Some of my pre-kid adventures

Thursday, 25 August 2016

Adventure 6 - The one with lots of naps

Where: Paruna Wildlife Reserve

When: August 2016

My Adventure Companions: The Giant Baby, my hiking buddy and her little boy.

“Who takes six hours to do five kilometres?” I scoffed

The info on the Paruna Wildlife Reserve suggests it may take between three and six hours to do their cutely named mid-length trail, the Quenda (which is actually 6.5km). It is an absolutely gorgeous spot and with all the wildflowers, spectacular view and little detours to strategically placed lookout points, I now understand how someone may want to take six hours on the trail.  

My hiking buddy first told me about the Paruna Wildlife Reserve after she read a review back in January this year. It looked beautiful and we were both keen to visit but had shelved the idea until now because it is only open during the winter months. After a number of delays and a few weeks of sickly families we were both pretty excited to be finally getting out there. The countryside around Paruna has rolling hills, a deep valley with the River Avon running through it and, most importantly for mums of boys, a train line. It makes for a stunning drive and wonderful walking. The sunny but cool weather today was just the icing on the cake. 

We walked and chatted and marveled at the scenery, taking photos as we went. We stopped around mid-way to let the boys down for a little bit and feed The Giant Baby. Sitting on the trail steps in the middle of a field of purple and white wild flowers on a sunny winters day was bliss. After weeks of snotty colds and interrupted sleep, I felt refreshed again. After our mid way stop, we picked up the pace a little, passing the rocky pools, walking way up above the train line and through a multitude of different landscapes. We even to stumbled upon a handful of wide eyed wallabies no more than twenty meters away from us. They stood around for a bit, eyeing us up, before speeding off over the hill.

It was a challenging walk for me but I thoroughly enjoyed it. I would love to come back again and do the shorter, flatter walk with the whole family. I think that it would be just right for Mini Monkey. There’s a lot to explore with some lovely spots to have lunch and I think Mr MAP would enjoy the car ride out there.   

Comments from The Giant Baby: It was a grand day for napping. Car ride, nap. Tula ride, nap. Food, nap. Car ride, nap. Bed with my favourite Ellie, nap. And all before tea time. Such a lovely way to spend a day.  

Opening Hours: May to November

Cost: minimum $10 donation – pay ahead of access to obtain pedestrian gate access code [instructions on website]. 

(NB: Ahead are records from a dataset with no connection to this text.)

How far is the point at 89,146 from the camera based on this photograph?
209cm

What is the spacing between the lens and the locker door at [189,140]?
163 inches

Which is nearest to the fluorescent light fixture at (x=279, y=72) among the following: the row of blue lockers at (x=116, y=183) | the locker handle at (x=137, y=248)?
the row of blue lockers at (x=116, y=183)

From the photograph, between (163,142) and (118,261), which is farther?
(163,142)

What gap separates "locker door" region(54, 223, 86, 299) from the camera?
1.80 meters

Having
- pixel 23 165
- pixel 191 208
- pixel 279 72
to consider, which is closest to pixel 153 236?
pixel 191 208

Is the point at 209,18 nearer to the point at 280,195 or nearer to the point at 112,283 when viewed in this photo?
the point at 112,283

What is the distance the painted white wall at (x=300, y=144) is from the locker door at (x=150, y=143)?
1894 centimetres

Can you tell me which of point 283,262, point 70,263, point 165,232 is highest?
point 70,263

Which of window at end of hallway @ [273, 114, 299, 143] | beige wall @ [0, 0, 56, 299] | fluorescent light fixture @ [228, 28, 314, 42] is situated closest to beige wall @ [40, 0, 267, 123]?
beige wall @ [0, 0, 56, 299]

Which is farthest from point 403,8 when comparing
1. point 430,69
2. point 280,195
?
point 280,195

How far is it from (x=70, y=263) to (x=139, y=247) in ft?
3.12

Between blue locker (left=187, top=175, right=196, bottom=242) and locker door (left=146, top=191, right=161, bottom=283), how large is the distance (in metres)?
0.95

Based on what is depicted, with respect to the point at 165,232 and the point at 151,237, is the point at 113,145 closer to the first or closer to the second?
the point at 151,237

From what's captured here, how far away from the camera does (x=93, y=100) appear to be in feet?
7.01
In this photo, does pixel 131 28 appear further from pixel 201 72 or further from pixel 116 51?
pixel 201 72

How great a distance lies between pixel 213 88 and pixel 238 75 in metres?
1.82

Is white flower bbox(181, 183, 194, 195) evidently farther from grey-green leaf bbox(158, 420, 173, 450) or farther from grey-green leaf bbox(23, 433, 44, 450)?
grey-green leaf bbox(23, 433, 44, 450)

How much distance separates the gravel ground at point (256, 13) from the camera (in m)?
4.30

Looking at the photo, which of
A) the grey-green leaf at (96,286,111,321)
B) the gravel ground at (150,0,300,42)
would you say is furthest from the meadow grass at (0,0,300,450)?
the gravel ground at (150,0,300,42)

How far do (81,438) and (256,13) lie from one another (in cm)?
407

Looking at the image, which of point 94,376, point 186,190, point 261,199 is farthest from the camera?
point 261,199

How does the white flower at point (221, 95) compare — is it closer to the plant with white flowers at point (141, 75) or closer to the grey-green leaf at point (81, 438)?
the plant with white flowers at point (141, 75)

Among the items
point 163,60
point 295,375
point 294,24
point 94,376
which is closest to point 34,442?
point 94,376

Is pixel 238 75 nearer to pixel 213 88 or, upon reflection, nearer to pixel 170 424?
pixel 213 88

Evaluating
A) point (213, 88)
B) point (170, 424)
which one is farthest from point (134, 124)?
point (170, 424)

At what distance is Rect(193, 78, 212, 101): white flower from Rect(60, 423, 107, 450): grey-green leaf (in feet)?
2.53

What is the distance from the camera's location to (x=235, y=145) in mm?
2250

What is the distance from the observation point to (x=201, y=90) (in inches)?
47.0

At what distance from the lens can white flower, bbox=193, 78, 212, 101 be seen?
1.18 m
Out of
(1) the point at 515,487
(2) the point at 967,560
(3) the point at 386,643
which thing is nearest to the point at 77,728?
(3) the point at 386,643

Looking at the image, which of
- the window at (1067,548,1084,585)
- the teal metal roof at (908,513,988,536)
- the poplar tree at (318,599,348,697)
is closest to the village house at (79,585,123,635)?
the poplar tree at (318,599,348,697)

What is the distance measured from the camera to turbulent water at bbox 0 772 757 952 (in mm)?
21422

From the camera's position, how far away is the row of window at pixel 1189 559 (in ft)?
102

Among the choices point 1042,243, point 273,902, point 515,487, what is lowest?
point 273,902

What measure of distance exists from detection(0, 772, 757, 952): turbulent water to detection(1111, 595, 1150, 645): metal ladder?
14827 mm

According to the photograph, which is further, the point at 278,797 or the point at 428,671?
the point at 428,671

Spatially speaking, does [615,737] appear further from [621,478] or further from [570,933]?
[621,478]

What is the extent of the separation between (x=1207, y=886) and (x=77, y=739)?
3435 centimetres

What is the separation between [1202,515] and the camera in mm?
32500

Adventure 5 - The one with lots of bubbles

Where: Magpie Path, Kings Park

When: August 2016

My Adventure Companions: The Giant Baby, Mini Monkey and a tribe of Hike it Baby families.

“Who like bubbles?”

Mini Monkey absolutely loves bubbles (the soapy, non-alcoholic kind). Specifically, he loves chasing after them and trying to catch them. I had seen other Hike it Baby branches do ‘Bubble Hikes’ and thought that this weekend was a great opportunity to try one out. At the very least, Mini Monkey would have fun. I think I have been having a little bit of burnout from hosting hikes recently. I’m running low on enthusiasm for trying to find new places in the hope of enticing other Hike it Baby families out. Without Mr MAP there for the weekend, I decided to give myself a little grace this weekend and visit Kings Park again as it’s only 10 minutes’ drive for us.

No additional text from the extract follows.